BIZARRE GIANT BONY-TOOTHED birds once soared over Australia, palaeontologists have discovered. 

The Pelagornis, with a wingspan of 5m, was the largest flying animal to exist on Earth after the extinction of pterosaurs 65 million years ago.

Dated to five million years old, the fossil leg bone discovered in Beaumaris Bay in Melbourne, Victoria, by palaeontologist Erich Fitzgerald from Museum Victoria, gives new insight into the evolution of seabirds in Australia.

Pelagornis is just one of Victoria’s long-lost marine megafauna, which included bus-sized sharks, giant penguins, killer sperm whales and dugongs.
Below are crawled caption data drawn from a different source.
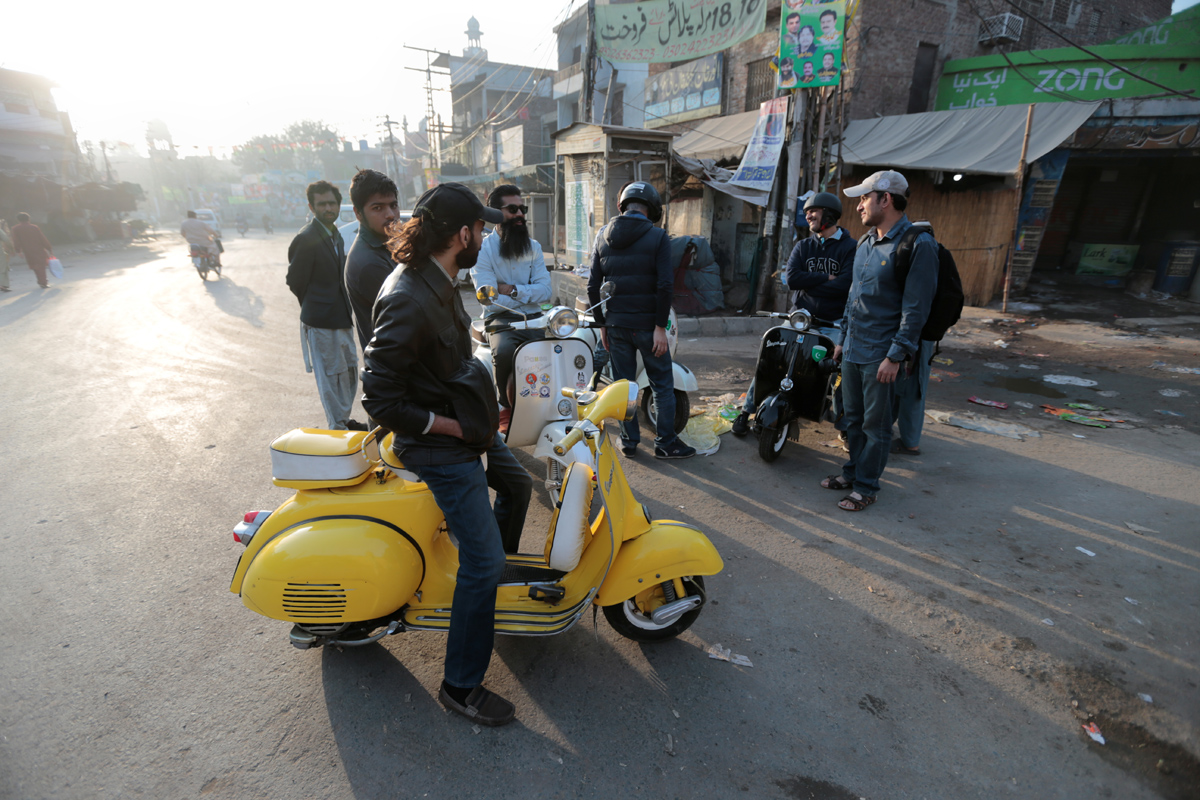 """Members of a Vespa rider's club gather at sunrise for a ride in Lahore, Pakistan March 11, 2018. REUTERS/Caren Firouz   SEARCH """"VESPA PAKISTAN"""" FOR THIS STORY. SEARCH """"WIDER IMAGE"""" FOR ALL STORIES."""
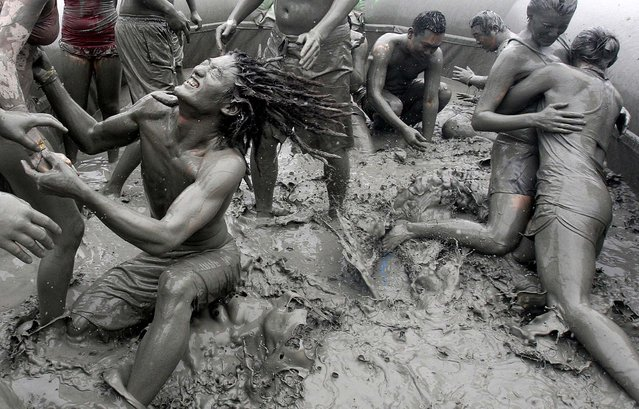 Tourists enjoy themselves at the 15th annual mud festival on Daecheon Beach in Boryeong, South Korea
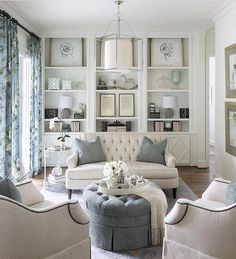 Modern coastal decorating style living room design featuring a white, cream, beige, gray, and blue color palette. The built-in bookshelves with a mix of art and objects makes this room special - Contemporary Beach House Decor & Ideas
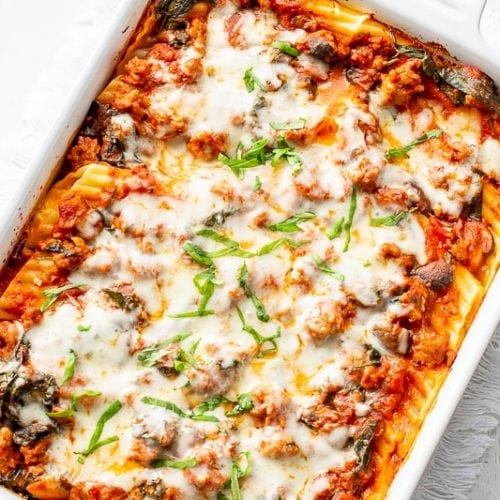 Stuffed Manicotti with sausage and spinach in a casserole dish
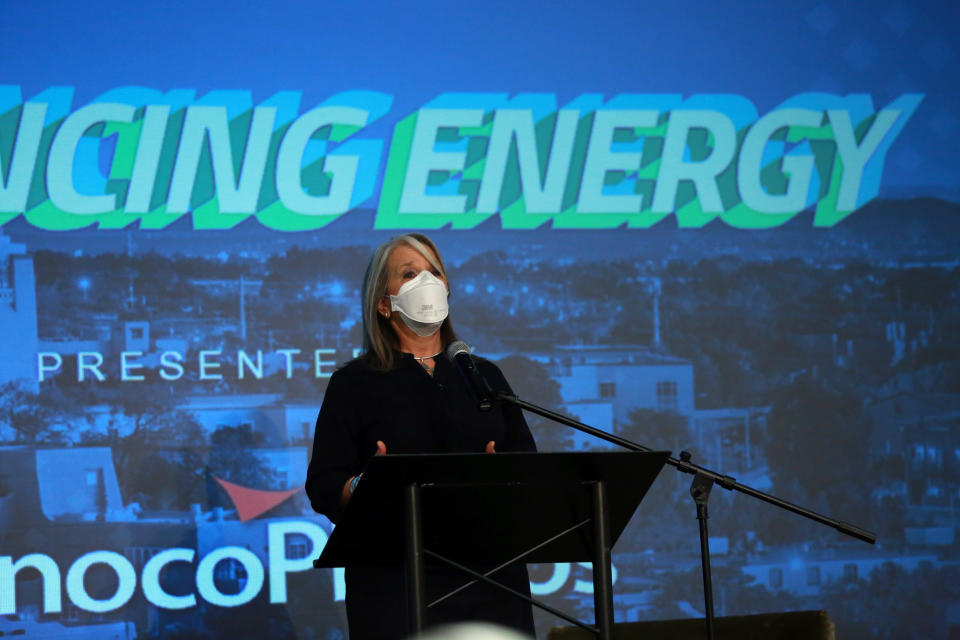 Democratic Gov. Michelle Lujan Grisham addresses energy executives at the New Mexico Oil And Gas Association meeting on Monday, Oct. 4, 2021, in Santa Fe, New Mexico. Lujan Grisham has moved to crack down on pollution from gas extraction while also trying to shield the state's producers from a drilling moratorium by the Biden administration. New Mexico relies on oil and gas royalties for around one third of its budget. (AP Photo/Cedar Attanasio)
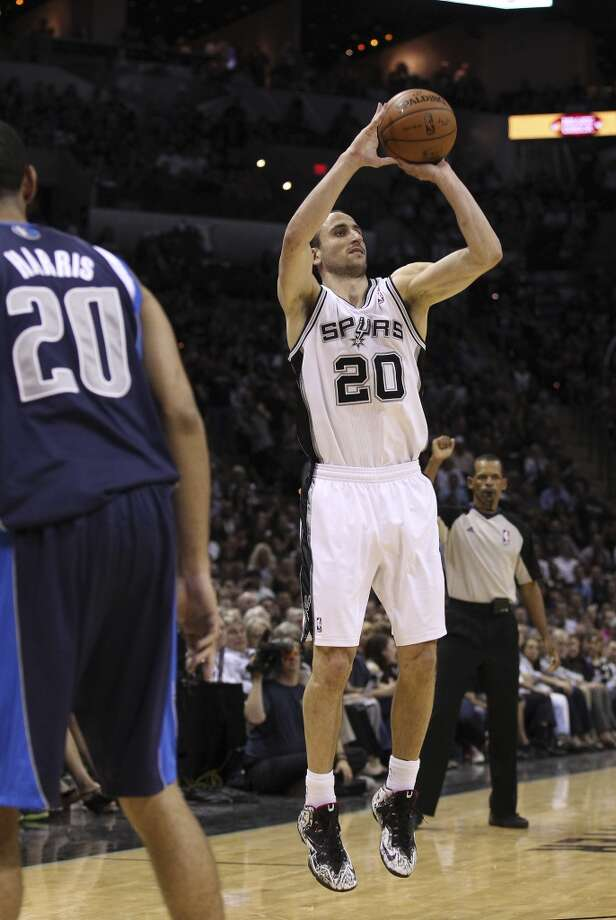 Spurs' Manu Ginobili (20) attempts a three-pointer in the second half of Game 5 of the first round of the Western Conference playoffs at the AT&T Center on Wednesday, Apr. 30, 2014. Spurs defeated the Mavericks, 109-103. (Kin Man Hui/San Antonio Express-News) Photo: San Antonio Express-News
Life was larger back then,” said Erich in a statement.

Bony-toothed birds

Pelagornis is part of the Pelagornithidae family, a group of ancient birds which sport a tooth-like projection on their beaks. “Bony-toothed birds are enigmatic extinct seabirds with a long history spanning over 50 million years,” Erich said. “They were previously known from all continents except Australia…We knew next to nothing about the evolution of seabirds in Australia [and] this finding shows us that there has been a significant change in seabird diversity between five million years ago and now.”

The giant bird can be added to Australia’s catalogue of extinct megafauna, another case of mysterious decline we do not yet understand.

“The extinction of these diverse large sea creatures was perhaps linked to long-term changes in their environment,” Travis Park, honours student at Deakin University and co-author of the paper, said in a statement. “The current coastal seas off southeast Australia are less nutrient-rich than previously [thought], and therefore no longer support as many large marine animals.”

Though there is much still to learn, the fossil gives us a glimpse into a time when southern Australian sea life was more spectacular – and a little stranger – than at present.

The findings were published this week in the Journal of Vertebrate Paleontology.